### WHAT YOU WILL DO
Each line of the material below should be reproduced exactly.

### EXCERPTED DATA
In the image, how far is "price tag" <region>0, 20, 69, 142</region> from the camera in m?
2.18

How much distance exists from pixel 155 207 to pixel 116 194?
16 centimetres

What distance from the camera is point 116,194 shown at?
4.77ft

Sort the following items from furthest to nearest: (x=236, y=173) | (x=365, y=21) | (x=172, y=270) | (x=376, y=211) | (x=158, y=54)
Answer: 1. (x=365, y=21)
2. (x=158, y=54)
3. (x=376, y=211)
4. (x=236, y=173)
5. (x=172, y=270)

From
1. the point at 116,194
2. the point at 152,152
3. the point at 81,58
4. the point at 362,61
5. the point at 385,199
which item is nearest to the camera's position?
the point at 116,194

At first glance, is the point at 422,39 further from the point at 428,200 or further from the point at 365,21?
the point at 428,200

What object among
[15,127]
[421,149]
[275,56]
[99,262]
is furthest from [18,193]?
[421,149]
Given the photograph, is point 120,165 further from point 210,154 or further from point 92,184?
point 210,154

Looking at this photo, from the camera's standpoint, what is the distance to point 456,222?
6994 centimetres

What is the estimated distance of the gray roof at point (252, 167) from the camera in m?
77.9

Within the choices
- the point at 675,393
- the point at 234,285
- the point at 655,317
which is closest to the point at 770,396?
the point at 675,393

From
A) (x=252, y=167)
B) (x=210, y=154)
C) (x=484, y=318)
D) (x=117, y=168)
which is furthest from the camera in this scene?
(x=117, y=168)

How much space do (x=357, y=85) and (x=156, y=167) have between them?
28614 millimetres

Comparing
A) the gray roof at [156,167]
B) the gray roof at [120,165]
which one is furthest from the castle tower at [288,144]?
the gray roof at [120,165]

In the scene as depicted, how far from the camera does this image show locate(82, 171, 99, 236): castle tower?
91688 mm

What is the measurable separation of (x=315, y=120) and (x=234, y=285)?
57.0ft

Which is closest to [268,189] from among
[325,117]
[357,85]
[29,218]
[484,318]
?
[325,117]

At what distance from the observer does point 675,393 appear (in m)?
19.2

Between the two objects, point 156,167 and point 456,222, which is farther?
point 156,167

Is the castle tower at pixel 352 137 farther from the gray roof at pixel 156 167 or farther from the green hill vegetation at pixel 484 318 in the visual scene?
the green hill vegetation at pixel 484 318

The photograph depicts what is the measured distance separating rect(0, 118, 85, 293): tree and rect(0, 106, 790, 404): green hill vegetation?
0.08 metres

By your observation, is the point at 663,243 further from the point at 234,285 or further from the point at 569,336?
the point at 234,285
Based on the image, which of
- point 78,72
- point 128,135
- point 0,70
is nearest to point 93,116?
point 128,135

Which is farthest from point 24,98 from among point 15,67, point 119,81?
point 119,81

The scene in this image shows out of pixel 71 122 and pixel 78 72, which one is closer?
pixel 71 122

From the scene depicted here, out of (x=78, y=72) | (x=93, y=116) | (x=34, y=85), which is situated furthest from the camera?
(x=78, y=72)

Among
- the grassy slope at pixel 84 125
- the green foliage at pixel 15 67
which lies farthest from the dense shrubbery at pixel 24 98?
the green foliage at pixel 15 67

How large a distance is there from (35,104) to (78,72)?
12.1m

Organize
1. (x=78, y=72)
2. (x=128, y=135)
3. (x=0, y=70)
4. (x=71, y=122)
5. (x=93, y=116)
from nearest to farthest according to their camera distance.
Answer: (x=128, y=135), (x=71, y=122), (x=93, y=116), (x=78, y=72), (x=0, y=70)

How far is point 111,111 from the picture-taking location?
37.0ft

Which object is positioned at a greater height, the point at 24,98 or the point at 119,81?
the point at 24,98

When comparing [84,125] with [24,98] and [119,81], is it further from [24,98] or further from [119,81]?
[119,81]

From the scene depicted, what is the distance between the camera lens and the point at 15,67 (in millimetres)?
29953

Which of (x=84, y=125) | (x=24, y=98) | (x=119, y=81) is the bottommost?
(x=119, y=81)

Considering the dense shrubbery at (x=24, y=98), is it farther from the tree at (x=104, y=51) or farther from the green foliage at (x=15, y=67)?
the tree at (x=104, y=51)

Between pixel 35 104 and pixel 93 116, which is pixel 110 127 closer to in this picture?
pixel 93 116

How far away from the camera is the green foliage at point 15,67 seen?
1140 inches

### RESPONSE TO THE EXERCISE
In the image, how far is "price tag" <region>0, 20, 69, 142</region> from the camera in m?
2.18

How much distance exists from pixel 155 207 to pixel 116 194?
16 centimetres

What distance from the camera is point 116,194 shown at?
4.77ft

Sort the following items from furthest to nearest: (x=236, y=173) | (x=365, y=21) | (x=172, y=270) | (x=376, y=211) | (x=158, y=54)
Answer: 1. (x=365, y=21)
2. (x=158, y=54)
3. (x=376, y=211)
4. (x=236, y=173)
5. (x=172, y=270)

From
1. the point at 116,194
2. the point at 152,152
3. the point at 81,58
4. the point at 362,61
5. the point at 385,199
which item is nearest to the camera's position?
the point at 116,194

At first glance, is the point at 422,39 further from the point at 428,200 or further from the point at 365,21?
the point at 428,200

What object among
[15,127]
[421,149]
[275,56]
[99,262]
is furthest from [18,193]?
[421,149]
Given the photograph, is point 120,165 further from point 210,154 or further from point 92,184?
point 210,154

Looking at this photo, from the camera's standpoint, what is the distance to point 456,222?
6994 centimetres

What is the estimated distance of the gray roof at point (252, 167) from the camera in m?
77.9

Within the choices
- the point at 675,393
- the point at 234,285
- the point at 655,317
which is closest to the point at 770,396?
the point at 675,393

From
A) (x=252, y=167)
B) (x=210, y=154)
C) (x=484, y=318)
D) (x=117, y=168)
which is furthest from the camera in this scene?
(x=117, y=168)

How much space do (x=357, y=85) and (x=156, y=167) have between them?
28614 millimetres

Comparing
A) the gray roof at [156,167]
B) the gray roof at [120,165]
which one is furthest from the castle tower at [288,144]?
the gray roof at [120,165]

In the scene as depicted, how far from the camera does this image show locate(82, 171, 99, 236): castle tower?
91688 mm

What is the measurable separation of (x=315, y=120) and (x=234, y=285)?
57.0ft

Which is closest to [268,189] from among
[325,117]
[357,85]
[29,218]
[484,318]
?
[325,117]

At what distance from the observer does point 675,393 appear (in m)?
19.2

Between the two objects, point 156,167 and point 456,222, which is farther?
point 156,167

Is the castle tower at pixel 352 137 farther from the gray roof at pixel 156 167 or farther from the green hill vegetation at pixel 484 318 in the visual scene?
the green hill vegetation at pixel 484 318

The photograph depicts what is the measured distance separating rect(0, 118, 85, 293): tree and rect(0, 106, 790, 404): green hill vegetation?
0.08 metres

By your observation, is the point at 663,243 further from the point at 234,285 or further from the point at 569,336?
the point at 234,285
Based on the image, which of
- point 78,72
- point 128,135
- point 0,70
is nearest to point 93,116?
point 128,135

Which is farthest from point 24,98 from among point 15,67, point 119,81?
point 119,81

The scene in this image shows out of pixel 71 122 and pixel 78 72, which one is closer?
pixel 71 122

From the scene depicted here, out of (x=78, y=72) | (x=93, y=116) | (x=34, y=85), which is situated furthest from the camera?
(x=78, y=72)

Among
- the grassy slope at pixel 84 125
- the green foliage at pixel 15 67
which lies farthest from the dense shrubbery at pixel 24 98?
the green foliage at pixel 15 67

How large a distance is there from (35,104) to (78,72)?
12.1m

Organize
1. (x=78, y=72)
2. (x=128, y=135)
3. (x=0, y=70)
4. (x=71, y=122)
5. (x=93, y=116)
from nearest to farthest according to their camera distance.
Answer: (x=128, y=135), (x=71, y=122), (x=93, y=116), (x=78, y=72), (x=0, y=70)

How far is point 111,111 from the picture-taking location?
37.0ft

Which object is positioned at a greater height, the point at 24,98 or the point at 119,81?
the point at 24,98

When comparing [84,125] with [24,98] and [119,81], is it further from [24,98] or further from [119,81]?
[119,81]

From the scene depicted, what is the distance between the camera lens and the point at 15,67 (in millimetres)?
29953

Which of (x=84, y=125) | (x=24, y=98) | (x=119, y=81) is the bottommost?
(x=119, y=81)

Considering the dense shrubbery at (x=24, y=98), is it farther from the tree at (x=104, y=51) or farther from the green foliage at (x=15, y=67)?
the tree at (x=104, y=51)

Between pixel 35 104 and pixel 93 116, which is pixel 110 127 closer to in this picture?
pixel 93 116

How far away from the camera is the green foliage at point 15,67 seen?
1140 inches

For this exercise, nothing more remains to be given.